I just thought I would share because I know there are a few other people out there who would truly understand what I am saying.

Thursday, October 06, 2005

Oh So Sick...

I'm an expert today in class. Right now. I didn't prepare. This is real time...

So far 32 minutes have passed. I need the next 48 minutes to go by as fast. I didn't do the next reading.

34 minutes into class: The one comment I have made has been completely off. I think the next question should be mine. Let's see.. OK, we're going back. Phew. A little more time is mine.

36 minutes into class: Oh damn, I knew an easy question that I didn't get in.

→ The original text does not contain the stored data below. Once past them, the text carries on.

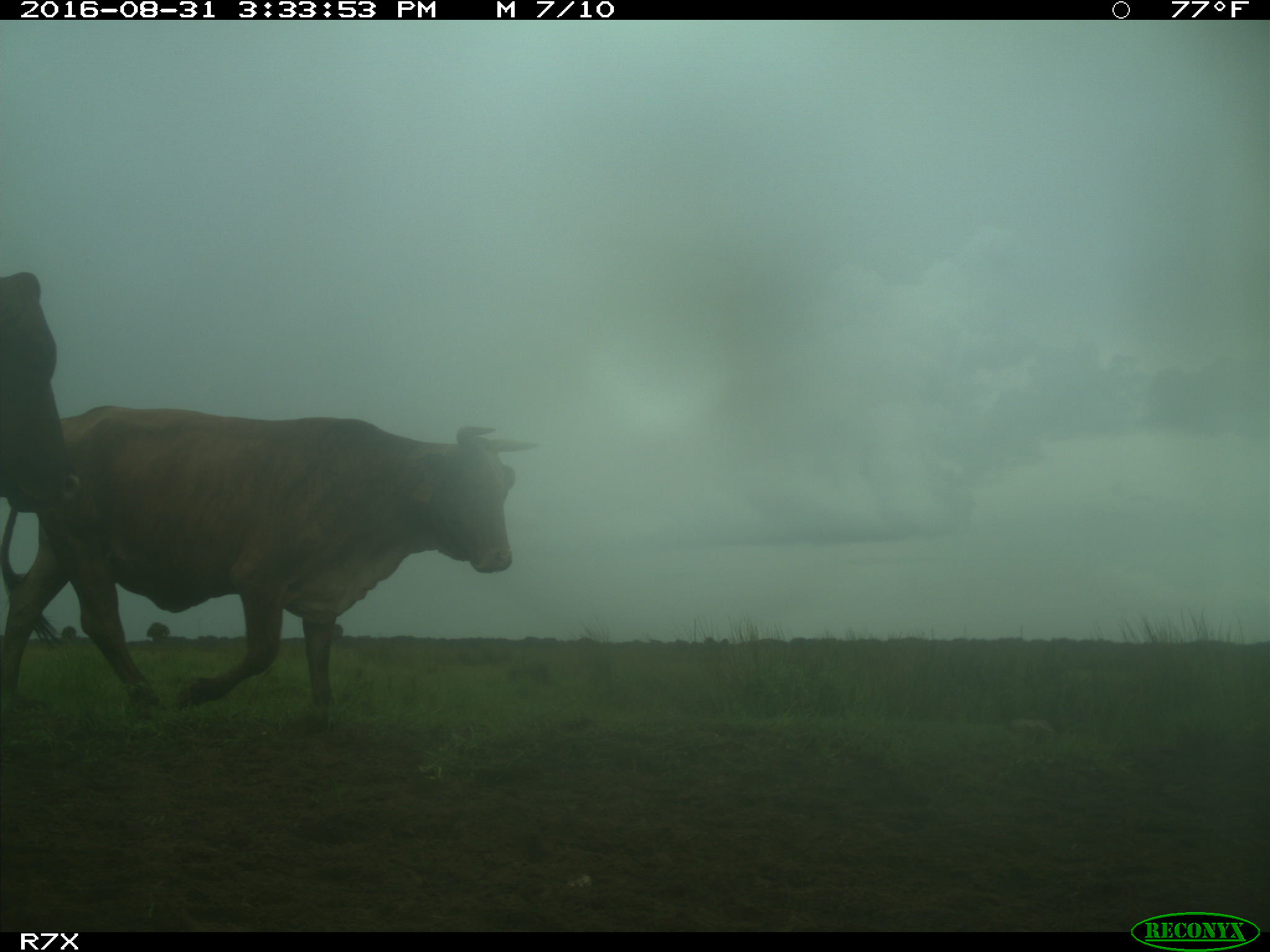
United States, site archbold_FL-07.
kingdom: Animalia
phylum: Chordata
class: Mammalia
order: Artiodactyla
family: Bovidae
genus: Bos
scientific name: Bos taurus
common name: domestic cow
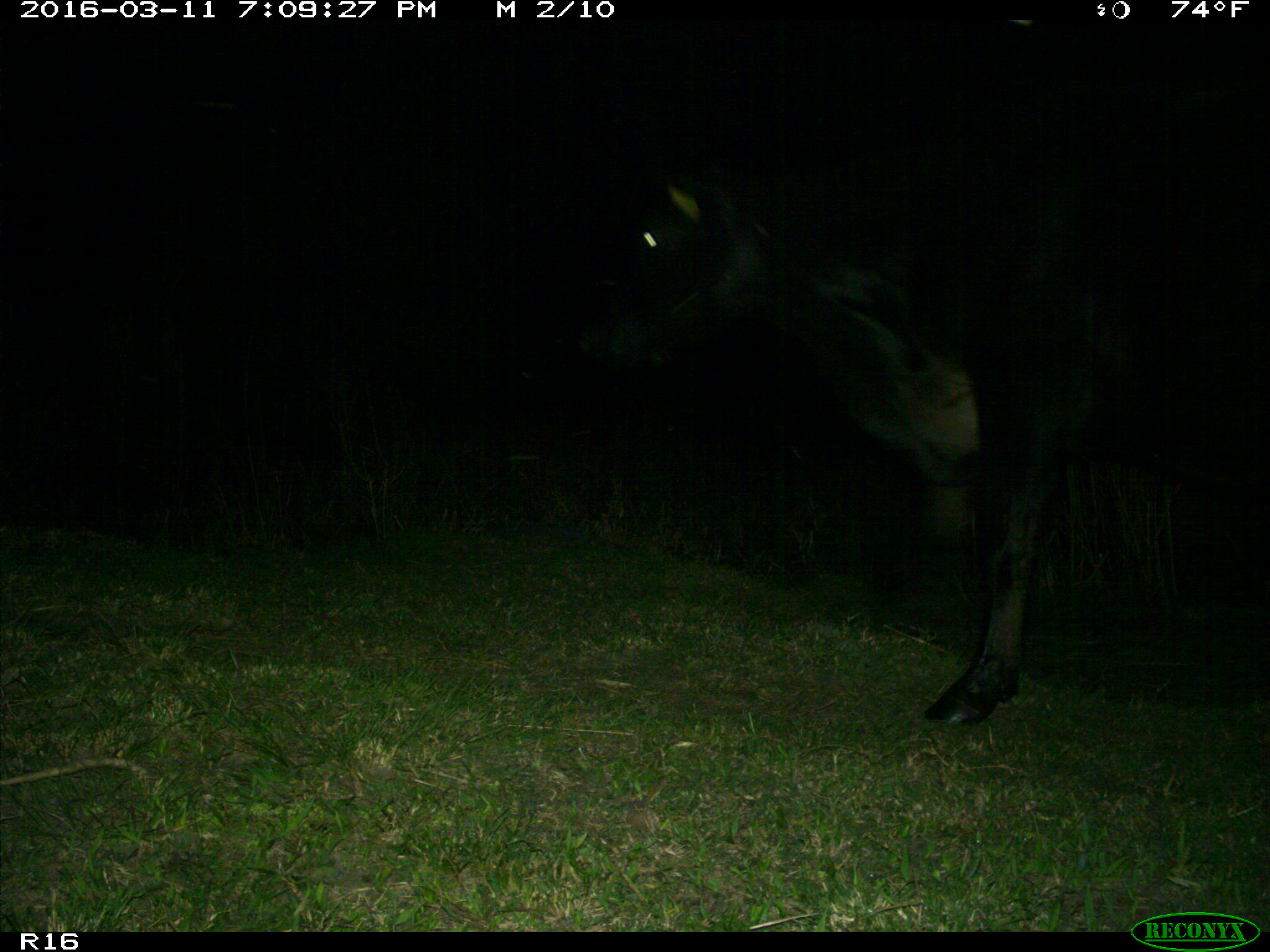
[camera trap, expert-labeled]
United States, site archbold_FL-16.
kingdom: Animalia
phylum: Chordata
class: Mammalia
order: Artiodactyla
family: Bovidae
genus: Bos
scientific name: Bos taurus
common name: domestic cow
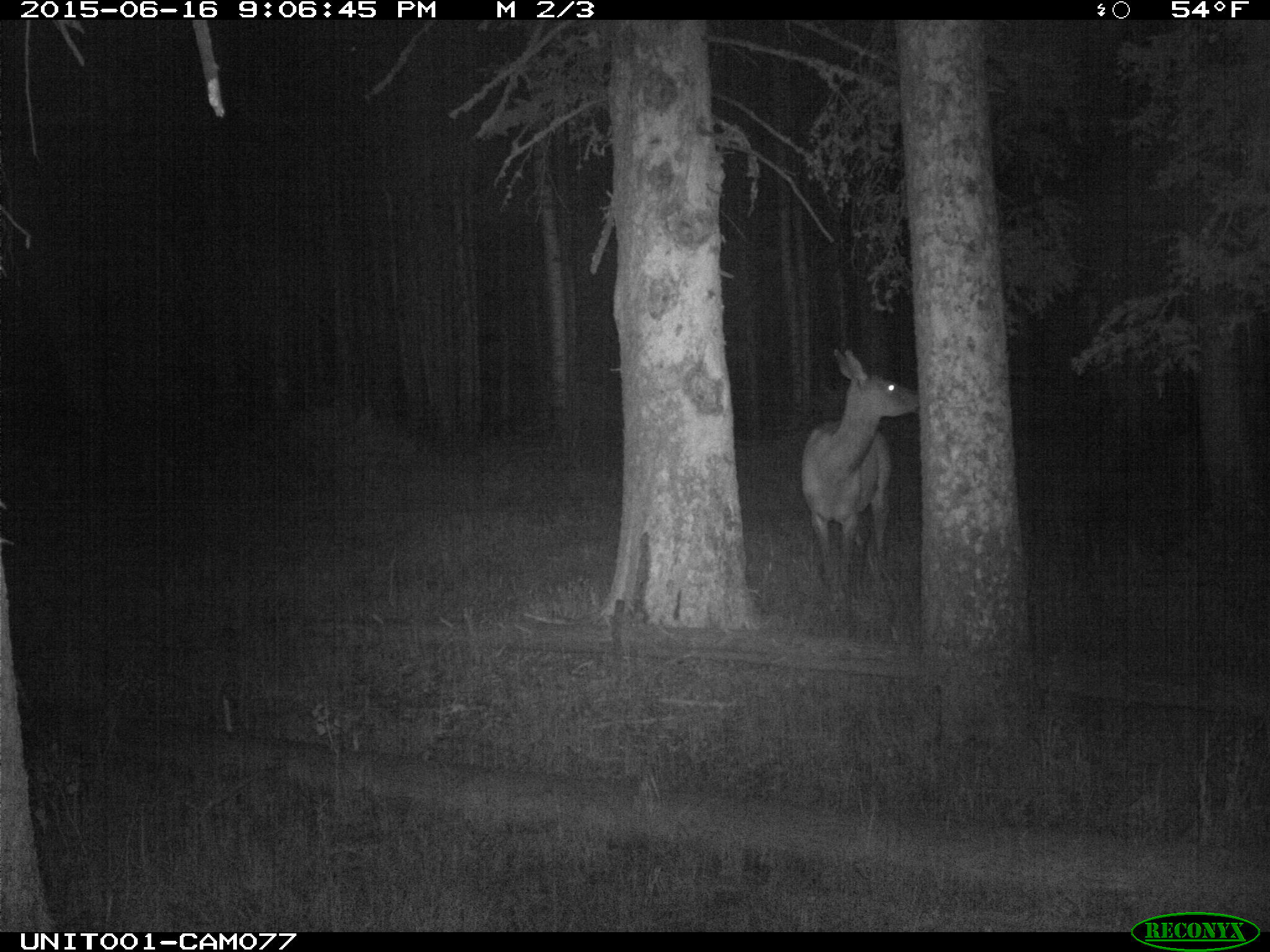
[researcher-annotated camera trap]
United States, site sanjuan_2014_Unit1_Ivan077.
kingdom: Animalia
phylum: Chordata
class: Mammalia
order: Artiodactyla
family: Cervidae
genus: Cervus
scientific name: Cervus elaphus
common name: red deer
Cervus elaphus (red deer).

40 minutes into class: Halfway over. I'm up.

42 minutes into class: I just did it. It wasn't too bad. But it's still gonna be pretty bad.

44 minutes into class: I've never been so happy to hear that bitchy classmate challenge the professor. Please, please, please keep her busy. Keep raising your hands, classmates.

48 minutes into class: Shit, now we're doing a new section that I haven't read for yet. Fuck, fuck fuck. I still have 30 minutes of class now.

53 minutes into class: Fuck fuck fuck... maybe I'll be saved with the fact the next question deals with the section I did read.

59 minutes into class: Ok, she just gave out a handout with an outline how to answer questions. I am lucky so far. We still haven't gotten to the next question (or me, yet). I just have to make it through the next 20 minutes of class. I just have to keep breathing.

65 minutes into class: I just got a question completely wrong. She had to point me to the right place. If I had read, then I would have known the answer... Oops, my bad.

70 minutes into class: I gave a definition in class. I'm trying to make up for my fumble. I only have 10 more minutes to get through.

76 minutes into class: Almost... Over...

78 minutes into class: I answered a question properly. One more minute and I will be free from this punishment.

80 minutes -- FREEDOM! I survived!!

Wednesday, October 05, 2005

YES!

I have moved forward on my paper. (A requirement for graduation.)

Today I have completed a 50-word outline of my paper. Now I have to convert that into a decent outline to show my professor. Then I have to convert that into a 25-page paper. At least the paper is double spaced...

Monday, October 03, 2005

Spamming Comments

After the first comment with a link, I didn't think much. I thought there might have been an overzealous fan out there. That should have been my first clue.

Then I got another comment from a different person about a different website! I knew something was up at that point.

Because of this, I had to enable the comment verification. I'm sorry if this causes you any trouble, but I'm sure you'd rather go through the extra step than reading about diaper cakes or online dating services.